As the disease progressed, of course there were adjustments that were needed to be made with her medications to suppress the aggressive behaviors, and there were many, believe me. It was not always easy, but he would always help the situation at hand, making it a better home life for all of us without over medicating her. Every drug regiment is different for each person and the doctor must find the right combination for the situation. In my mother’s case, Ambilify in combination with other prescribed drugs was the magic brew that made her from the wicked witch of the west to a fairy godmother once again! She was then reverted back into the sweet little person she had always been before this dreaded disease put it’s evil grip on her. For another person it might be a different drug…it’s individual.

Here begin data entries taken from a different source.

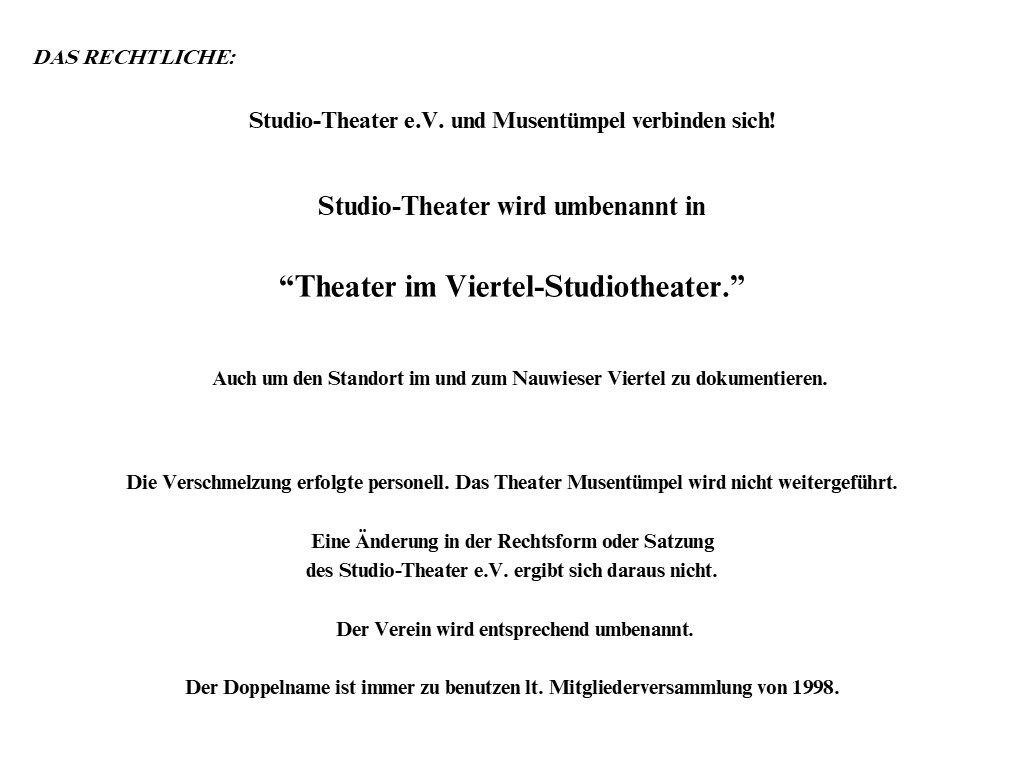 DAS RECHTLICHE:

Studio-Theater e.V. und Musentümpel verbinden sich!

Studio-Theater wird umbenannt in

“Theater im Viertel-Studiotheater.”

Auch um den Standort im und zum Nauwieser Viertel zu dokumentieren.

Die Verschmelzung erfolgte personell. Das Theater Musentümpel wird nicht weitergeführt.

Eine Änderung in der Rechtsform oder Satzung
des Studio-Theater e.V. ergibt sich daraus nicht.

Der Verein wird entsprechend umbenannt.

Der Doppelname ist immer zu benutzen lt. Mitgliederversammlung von 1998.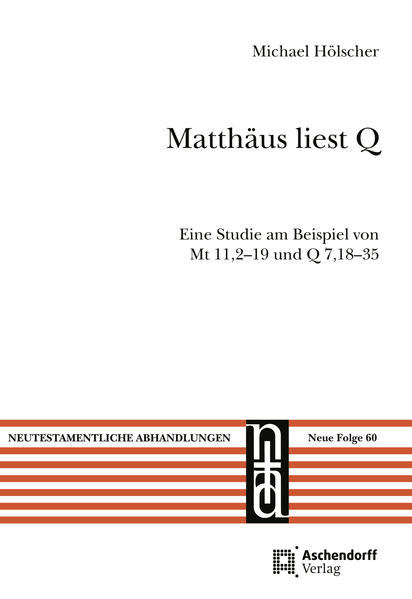 Michael Hölscher

Matthäus liest Q

Eine Studie am Beispiel von Mt 11,2–19 und Q 7,18–35

NEUTESTAMENTLICHE ABHANDLUNGEN

nta

Neue Folge 60

Aschendorff Verlag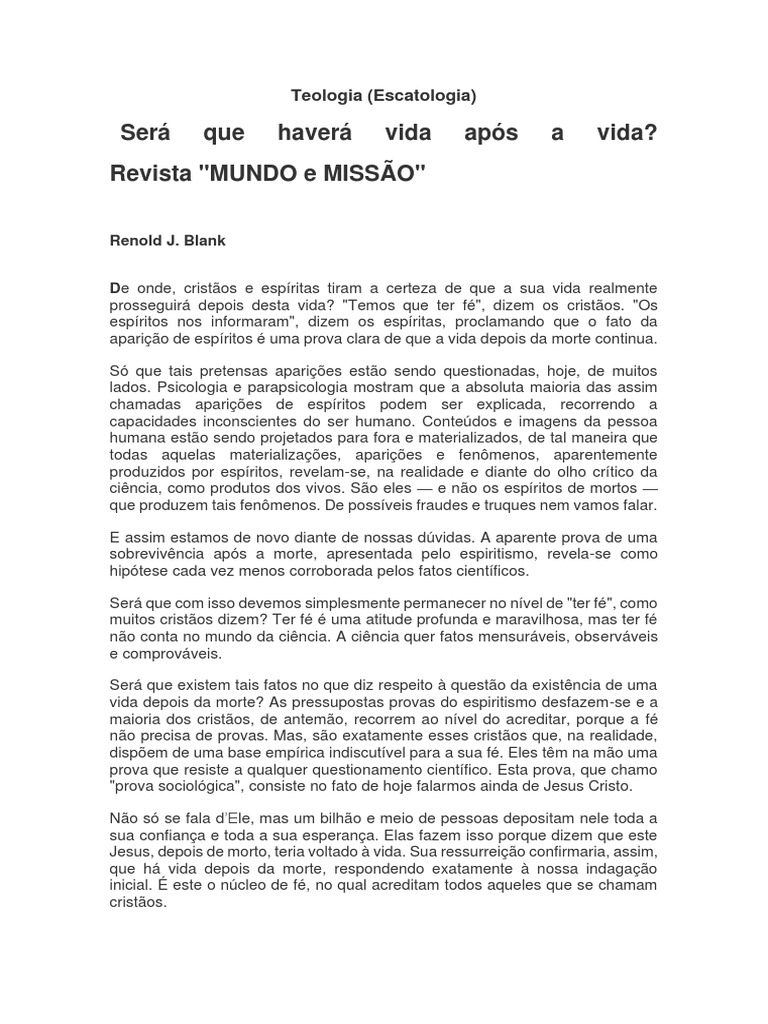 Teologia (Escatologia)

Será que haverá vida após a vida? Revista "MUNDO e MISSÃO"

Renold J. Blank

De onde, cristãos e espíritas tiram a certeza de que a sua vida realmente prosseguirá depois desta vida? "Temos que ter fé", dizem os cristãos. "Os espíritos nos informaram", dizem os espíritas, proclamando que o fato da aparição de espíritos é uma prova clara de que a vida depois da morte continua.

Só que tais pretensas aparições estão sendo questionadas, hoje, de muitos lados. Psicologia e parapsicologia mostram que a absoluta maioria das assim chamadas aparições de espíritos podem ser explicada, recorrendo a capacidades inconscientes do ser humano. Conteúdos e imagens da pessoa humana estão sendo projetados para fora e materializados, de tal maneira que todas aquelas materializações, aparições e fenômenos, aparentemente produzidos por espíritos, revelam-se, na realidade e diante do olho crítico da ciência, como produtos dos vivos. São eles — e não os espíritos de mortos — que produzem tais fenômenos. De possíveis fraudes e truques nem vamos falar.

E assim estamos de novo diante de nossas dúvidas. A aparente prova de uma sobrevivência após a morte, apresentada pelo espiritismo, revela-se como hipótese cada vez menos corroborada pelos fatos científicos.

Será que com isso devemos simplesmente permanecer no nível de "ter fé", como muitos cristãos dizem? Ter fé é uma atitude profunda e maravilhosa, mas ter fé não conta no mundo da ciência. A ciência quer fatos mensuráveis, observáveis e comprováveis.

Será que existem tais fatos no que diz respeito à questão da existência de uma vida depois da morte? As pressupostas provas do espiritismo desfazem-se e a maioria dos cristãos, de antemão, recorrem ao nível do acreditar, porque a fé não precisa de provas. Mas, são exatamente esses cristãos que, na realidade, dispõem de uma base empírica indiscutível para a sua fé. Eles têm na mão uma prova que resiste a qualquer questionamento científico. Esta prova, que chamo "prova sociológica", consiste no fato de hoje falarmos ainda de Jesus Cristo.

Não só se fala d'Ele, mas um bilhão e meio de pessoas depositam nele toda a sua confiança e toda a sua esperança. Elas fazem isso porque dizem que este Jesus, depois de morto, teria voltado à vida. Sua ressurreição confirmaria, assim, que há vida depois da morte, respondendo exatamente à nossa indagação inicial. É este o núcleo de fé, no qual acreditam todos aqueles que se chamam cristãos.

The bottom line is, if you suspect your loved one has dementia or Alzheimer’s disease, research the specialized doctors in your area, try to find a social worker who can help or recommend a doctor, which, in my humble opinion, is the best way to find a good doctor. You can be sure if someone else has had a great experience with a given doctor, you probably will also. Don’t wait until the situation becomes unbearable causing resentful feelings between you and the person effected. Your mother, your father, aunt or uncle or wife, they deserve the best care you can give them. They are at the end of their life and as in the case of my mother, she knew exactly that this was happening to her, maybe not understanding what it was, but she was aware. Just try to imagine how that must feel.
Looking back, it’s the saddest thing ever to watch as they decline into the void, and knowing that they are aware.